Accountability, honesty and prudence has always remained a difficult norm for Nigerian sports administrator. A vivid example is the FIFA Under-17 World Football Championship that was held in 2009. The budget submitted by the shameless Nigerian sports administrators had quoted a whooping sum of N35 billion. It was only public outcries against this outrageous budget that startled those concerned and instilled some measure of decency.
Eventually, the N35 billion budget was pruned to a mere N9 billion. This came after The Late President Umaru Yar’Adua, heeding to public outcries, communicated FIFA on Nigeria’s decision to withdraw from hosting the tournament based on outrageous budget implication – a product of the dishonesty of Nigerian sport administrators.

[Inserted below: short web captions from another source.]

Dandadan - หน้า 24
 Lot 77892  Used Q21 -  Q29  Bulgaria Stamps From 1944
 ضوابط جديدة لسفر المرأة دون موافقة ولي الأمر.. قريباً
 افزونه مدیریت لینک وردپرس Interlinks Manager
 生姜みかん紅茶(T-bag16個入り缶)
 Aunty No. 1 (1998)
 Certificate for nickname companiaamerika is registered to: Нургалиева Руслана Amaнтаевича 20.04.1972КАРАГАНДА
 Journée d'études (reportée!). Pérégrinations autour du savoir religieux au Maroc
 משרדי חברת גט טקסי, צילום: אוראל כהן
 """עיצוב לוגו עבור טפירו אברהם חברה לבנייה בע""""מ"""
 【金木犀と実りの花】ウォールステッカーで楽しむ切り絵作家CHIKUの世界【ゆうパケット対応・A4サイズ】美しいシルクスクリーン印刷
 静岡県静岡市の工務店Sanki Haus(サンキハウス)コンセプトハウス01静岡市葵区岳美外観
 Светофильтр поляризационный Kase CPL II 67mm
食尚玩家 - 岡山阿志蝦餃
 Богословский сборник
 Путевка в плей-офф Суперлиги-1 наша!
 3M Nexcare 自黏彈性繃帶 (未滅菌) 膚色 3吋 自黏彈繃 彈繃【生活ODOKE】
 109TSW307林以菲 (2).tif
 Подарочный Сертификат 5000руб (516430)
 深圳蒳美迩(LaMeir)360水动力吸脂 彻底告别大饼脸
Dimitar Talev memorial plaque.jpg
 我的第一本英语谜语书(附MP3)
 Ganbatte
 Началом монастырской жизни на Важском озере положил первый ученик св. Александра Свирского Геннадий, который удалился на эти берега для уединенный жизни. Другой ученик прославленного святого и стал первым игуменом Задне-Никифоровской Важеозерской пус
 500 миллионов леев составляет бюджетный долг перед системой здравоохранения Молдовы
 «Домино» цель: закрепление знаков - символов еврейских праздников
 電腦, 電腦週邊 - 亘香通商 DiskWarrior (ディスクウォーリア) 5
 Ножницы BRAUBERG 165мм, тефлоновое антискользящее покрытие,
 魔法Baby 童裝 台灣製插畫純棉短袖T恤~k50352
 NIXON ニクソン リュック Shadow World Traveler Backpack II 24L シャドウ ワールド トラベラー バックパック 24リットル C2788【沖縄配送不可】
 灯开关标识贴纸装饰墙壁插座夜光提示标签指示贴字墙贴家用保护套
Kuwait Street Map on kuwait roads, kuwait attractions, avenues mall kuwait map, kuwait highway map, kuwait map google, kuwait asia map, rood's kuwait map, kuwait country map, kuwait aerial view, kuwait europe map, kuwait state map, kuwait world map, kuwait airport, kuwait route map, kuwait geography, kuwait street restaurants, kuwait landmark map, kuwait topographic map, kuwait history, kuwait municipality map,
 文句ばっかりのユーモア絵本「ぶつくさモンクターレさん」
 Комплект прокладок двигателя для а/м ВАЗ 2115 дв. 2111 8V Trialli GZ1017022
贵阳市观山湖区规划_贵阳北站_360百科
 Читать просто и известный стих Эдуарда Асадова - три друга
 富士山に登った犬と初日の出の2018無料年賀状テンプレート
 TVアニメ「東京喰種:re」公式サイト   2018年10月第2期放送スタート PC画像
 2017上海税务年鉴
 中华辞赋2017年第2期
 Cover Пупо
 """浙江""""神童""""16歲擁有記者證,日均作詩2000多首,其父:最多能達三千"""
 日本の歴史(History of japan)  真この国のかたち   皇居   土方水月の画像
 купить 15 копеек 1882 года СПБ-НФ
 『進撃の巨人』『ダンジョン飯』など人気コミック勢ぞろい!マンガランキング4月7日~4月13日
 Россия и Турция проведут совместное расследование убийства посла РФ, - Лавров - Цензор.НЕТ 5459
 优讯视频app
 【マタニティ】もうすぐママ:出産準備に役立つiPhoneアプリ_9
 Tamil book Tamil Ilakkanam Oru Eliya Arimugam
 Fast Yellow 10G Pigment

To cover their flanks, these thieving Nigerian sport administrators had claimed before a senate committee that the budget was huge because it also contained provisions for providing facilities for the Nigerian Television Authority (NTA) and the rehabilitation of Kaduna, Bauchi, Lagos, Enugu and Abuja stadia.They also claimed that aside this extra provisions that the actual budget for the tournament was N11billion. What a smart defence? But do they need to do that without making such provisions explicit in the budget. Hiding or veiling such capital budgetary provision is nothing but fraud. Sadly, that matter was allowed to rest without further probe, and Nigeria went ahead to host that jamboree.
Nigeria’s participation in the 29th Olympiad in Beijing, China in 2008 is another sour example. The result was akin to the event in South Africa – a mixture of poor preparation and official dishonesty and the placing of personal interests above national interest. Despite the huge budgetary allocation, the nation’s contingent to the game returned home with one silver medal in U-23 soccer, three bronze medals – one each in Taekwondo, women’s long jump and women’s 4x100m relay.
Late President Yar’Adua’s had implored the contingent prior to departure to win eight gold medals, but that was not to be. Yet, Nigeria’s sport administrators returned to heap the blame on the late release of funds. Regrettably, till date no account has been publicly rendered in this regards. The reasons for the lack-lustre outing included while the Federal Government was, the administrators have been accused of
Remarkably, the same set of persons had always been behind the idea of Nigeria playing host to or participating in international sporting events. "Through these avenues they readily position themselves to make a kill because as usual they come up with ridiculous budgets and even go as far as requesting for supplementary funds, and of course they succeed because the government is a willing accomplice," said a veteran sports journalist who sought for confidentiality.
Interestingly, proper investigation into the shady deals and scams that always emasculate Nigeria’s engagement in international competition either as host or participants is yet to be initiated or conducted. But now Jonathan has sneezed, all eyes are therefore on him and the EFCC to sanitize the NFF. But I am afraid that the EFCC is being overburdened. Their ability to do a good job in this regard is suspect, as is traditionally the case for the past 3 years.
On the trail of the NFF saga is the now nauseating development is the latest Federal Government’s approval of the sum of N197 million for sports as part of the country’s 50th independence celebration in October 2010. The money is to be spent staging a friendly international friendly football match in Abuja. What a rationale to expend public funds; in a country where unemployment is as high as 70% amongst its graduate population, and where 50% of rural women and girls still trek over 2km to get drinking water as well as lacking access to the dignity and convenience of an improved sanitation?
President Jonathan would be missing the ultimate point, if through his actions or inactions; he fails to kill the now habitual appetite for and looting of public funds through jamboree sport engagement.